Retype, word for word, every line from the one holding "1. Patient fulfills" through the one holding "3. Test result" in the entries below, both included, and only those lines.

AVAILABLE DATA START

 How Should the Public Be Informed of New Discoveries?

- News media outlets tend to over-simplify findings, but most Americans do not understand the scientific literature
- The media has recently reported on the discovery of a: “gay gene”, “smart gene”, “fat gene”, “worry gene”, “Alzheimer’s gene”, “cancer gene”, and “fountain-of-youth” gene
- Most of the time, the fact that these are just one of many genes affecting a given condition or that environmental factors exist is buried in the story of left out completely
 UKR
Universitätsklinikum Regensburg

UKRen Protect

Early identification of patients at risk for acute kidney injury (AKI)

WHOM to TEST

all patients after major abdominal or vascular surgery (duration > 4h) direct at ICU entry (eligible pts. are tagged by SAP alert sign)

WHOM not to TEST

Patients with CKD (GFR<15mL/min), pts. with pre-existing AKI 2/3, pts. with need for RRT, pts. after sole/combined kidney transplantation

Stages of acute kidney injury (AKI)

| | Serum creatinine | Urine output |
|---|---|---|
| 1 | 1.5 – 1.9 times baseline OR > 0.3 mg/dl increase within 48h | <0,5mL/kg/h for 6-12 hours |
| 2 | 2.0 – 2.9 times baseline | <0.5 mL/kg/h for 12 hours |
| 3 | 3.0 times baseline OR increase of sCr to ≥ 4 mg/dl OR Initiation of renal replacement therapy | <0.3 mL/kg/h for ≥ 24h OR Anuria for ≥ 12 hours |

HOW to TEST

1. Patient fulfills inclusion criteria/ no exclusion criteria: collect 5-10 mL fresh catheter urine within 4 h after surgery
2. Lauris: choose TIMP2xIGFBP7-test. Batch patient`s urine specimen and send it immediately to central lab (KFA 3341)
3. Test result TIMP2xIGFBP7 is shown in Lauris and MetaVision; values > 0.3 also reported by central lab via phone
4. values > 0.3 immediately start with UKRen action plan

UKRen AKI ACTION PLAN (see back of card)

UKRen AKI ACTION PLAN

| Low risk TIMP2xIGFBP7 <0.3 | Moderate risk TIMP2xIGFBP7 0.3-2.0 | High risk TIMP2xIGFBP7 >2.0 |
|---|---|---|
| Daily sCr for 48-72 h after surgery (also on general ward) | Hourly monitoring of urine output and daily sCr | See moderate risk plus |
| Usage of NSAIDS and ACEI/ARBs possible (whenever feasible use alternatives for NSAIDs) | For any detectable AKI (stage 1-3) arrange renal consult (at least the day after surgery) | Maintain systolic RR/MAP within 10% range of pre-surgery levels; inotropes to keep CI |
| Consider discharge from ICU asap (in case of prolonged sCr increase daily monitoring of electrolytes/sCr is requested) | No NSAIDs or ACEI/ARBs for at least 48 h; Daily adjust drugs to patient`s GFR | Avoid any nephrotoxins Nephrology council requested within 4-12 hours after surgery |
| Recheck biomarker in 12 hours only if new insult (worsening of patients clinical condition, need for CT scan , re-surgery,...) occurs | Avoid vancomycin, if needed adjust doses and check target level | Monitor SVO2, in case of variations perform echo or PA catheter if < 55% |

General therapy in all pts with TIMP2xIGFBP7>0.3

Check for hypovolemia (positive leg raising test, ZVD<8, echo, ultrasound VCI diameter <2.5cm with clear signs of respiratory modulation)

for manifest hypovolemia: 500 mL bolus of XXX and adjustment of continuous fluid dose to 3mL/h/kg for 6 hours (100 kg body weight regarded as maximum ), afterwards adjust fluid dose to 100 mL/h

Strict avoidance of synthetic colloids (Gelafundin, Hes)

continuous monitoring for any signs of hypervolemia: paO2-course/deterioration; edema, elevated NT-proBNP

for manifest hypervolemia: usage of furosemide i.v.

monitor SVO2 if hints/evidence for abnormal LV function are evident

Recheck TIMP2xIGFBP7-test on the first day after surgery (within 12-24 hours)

AVAILABLE DATA END

* SOLUTION FOR THIS EXERCISE
1. Patient fulfills inclusion criteria/ no exclusion criteria: collect 5-10 mL fresh catheter urine within 4 h after surgery
2. Lauris: choose TIMP2xIGFBP7-test. Batch patient`s urine specimen and send it immediately to central lab (KFA 3341)
3. Test result TIMP2xIGFBP7 is shown in Lauris and MetaVision; values > 0.3 also reported by central lab via phone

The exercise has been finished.